We are looking for a Site Reliability Engineer in a start-up company in Antwerp. You will work closely with the SRE Lead and the different engineering teams to build out a service. Your passion and enthusiasm about building a reliable, performing and most importantly observable solution that will guide the company to become a team where we feel in control, have predictable releases and operational resilience, while keeping an eye on having minimal toil.
You would love to start from the ground up, being able to make your mark on what will be our observable culture.
Join the Site Reliability Engineering team which focusses on 4 aspects, Self Service (removal of toil), Incident Response, Production ready design and Observability, for this role your focus (not only) will be on Observability
- You will drive the observability momentum forward by:
- Defining best practices for engineering teams and guiding them to get deep insights into their applications in production
- Ensuring that dashboards and information radiators provide the right level of information to the right people in the organisation
- Making events traceable and introducing improvements to help the people that operate the services
- You will continuously refine monitoring processes, thresholds, and configuration for example like SLO/SLI
- You will build out the base of what we call "instrumenting our code" with libraries, examples and tooling.
- You will manage our processing environments with Infrastructure-as-Code and automate processes (Observability-as-Code)
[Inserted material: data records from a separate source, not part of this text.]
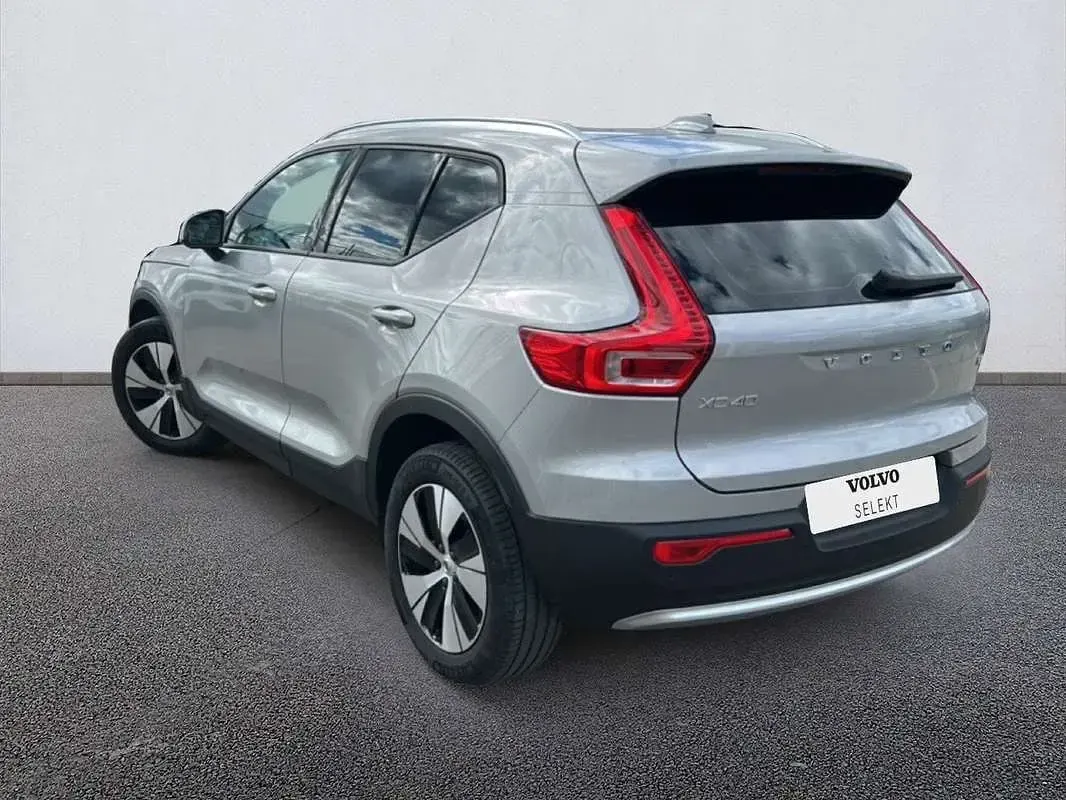 Usado Volvo XC40 Core 2025 Gris SUV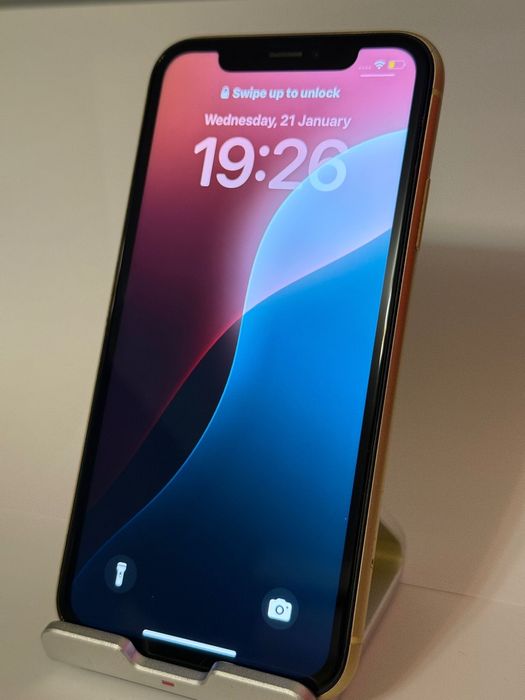 Apple iPhone XR – 128 GB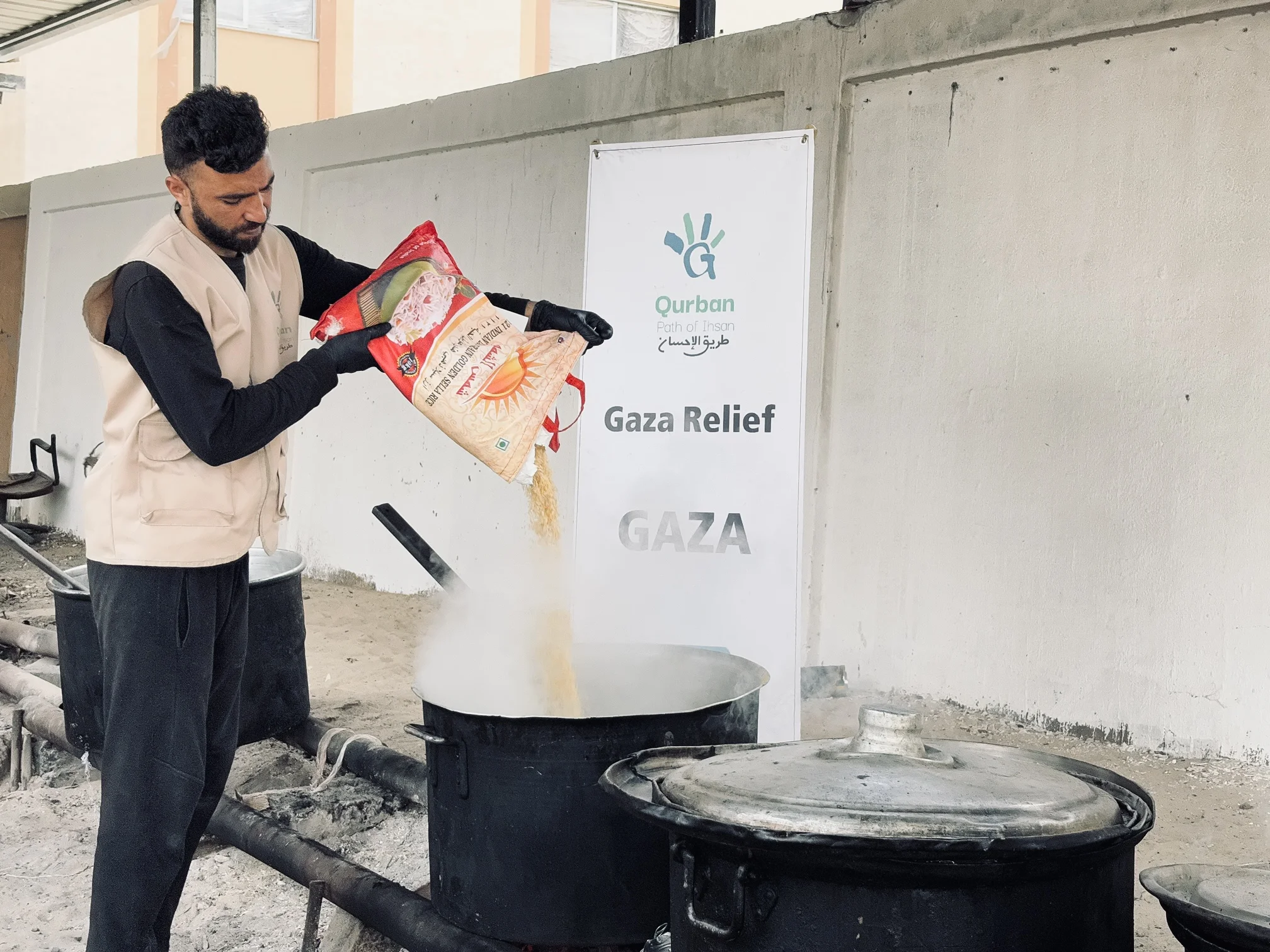 وجبات طعام ضمن حملة إغاثة غزة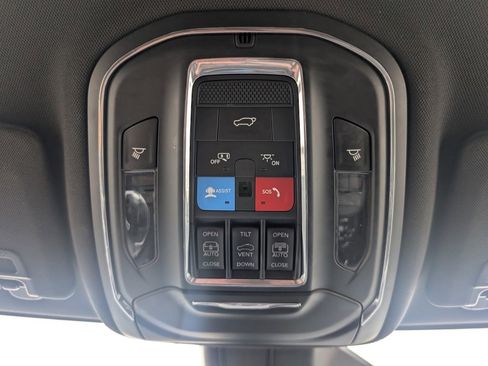 Used 2024 Jeep Grand Cherokee L Limited w/ Luxury Tech Group II image 21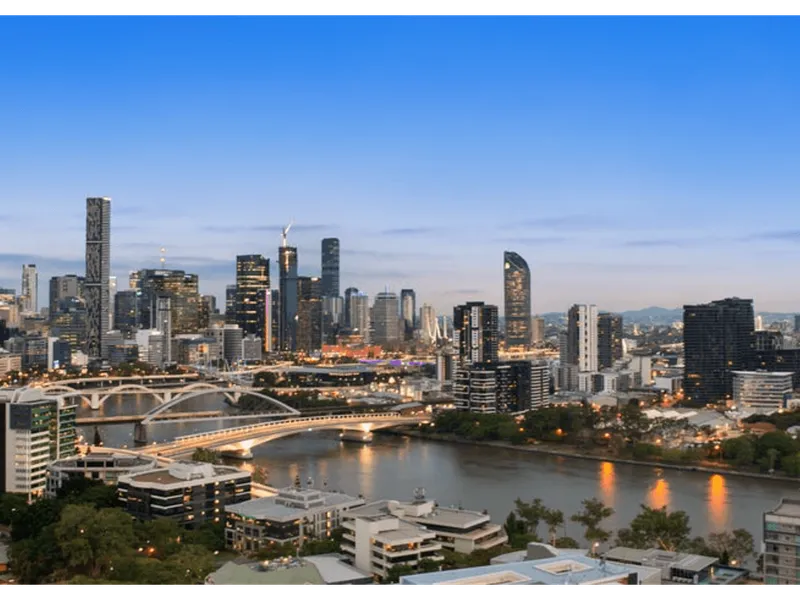 LIVE THE LUXURY LIFESTYLE YOU DESERVE! AMAZING PROPERTY WITH THE BEST RIVER VIEW.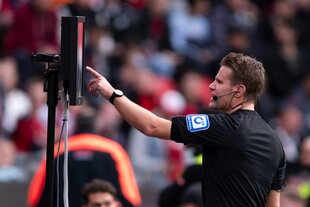 Nerviges Procedere: Schiedsrichter Felix Brych steht am Bildschirm für den Videobeweis.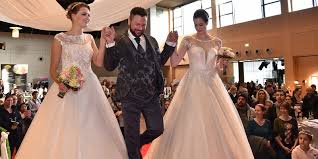 Heute stehen bräuten eine menge an schönen, eleganten und individuellen brautkleidern zur auswahl. 20 Hoxteraner Hochzeitsmesse In Der Stadthalle War Gut Besucht Hoexter News Nachrichten Aus Hoexter Und Umgebung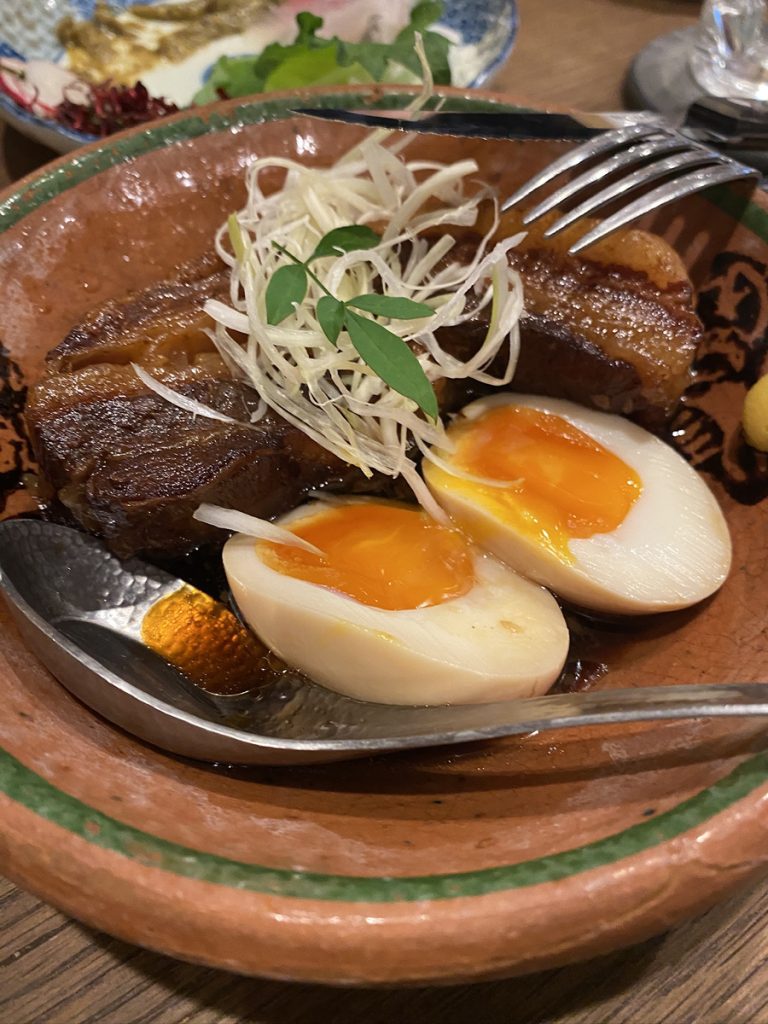 谷六おみかん アーモンド豚のとろとろ角煮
- You will facilitate and improve the release management pipeline in regards to observability
- Overall, you will have an enormous influence on the way we approach reliability, which will be a crucial aspect of our service.
- You'll be part of an international team brought together by a culture of technical excellence, grit, integrity and open communication. You'll find our compensation and rewards highly competitive and better yet, expect an Agile and flat structure, dynamic growth opportunities, flexibility, and a lot of room for innovation and technologic advancements.
- You have a bachelor's or master's degree in computer science or related field
- You have a track record working as a Site Reliability Engineer, Operations Engineer, or a Software Engineer
- You have experience with scripting and automation and know Linux inside out
- You have experience in working with cloud environments, including hands-on experience with Amazon Web Services.
- You have experience with TerraForm and config management tools (Ansible, Chef, Puppet...)
- You have experience with MicroServices and Orchestrators (Kubernetes, Nomad...)
- You have worked with monitoring frameworks (e.g. DataDog, ELK...)
- Are up to date on the recent developments in the observability lanscape (OpenTelemetry is not new to you)
- Have experience with multiple different deployment methods (Blue/Green, Canary, ...)
- Nice to have and are considered a big plus:
- Experience rolling out SLO's and Error budgets
- Delivered workshops or training on topics like monitoring, logging standards, coding guidelines
- You are fluent in English and a great communicator
- You have an open and entrepreneurial mindset
- You are able to work in an environment with rapidly changing priorities
- You maintain a high-quality standard, but can strike a balance between quality, flexibility and timely delivery, without compromising on reliability.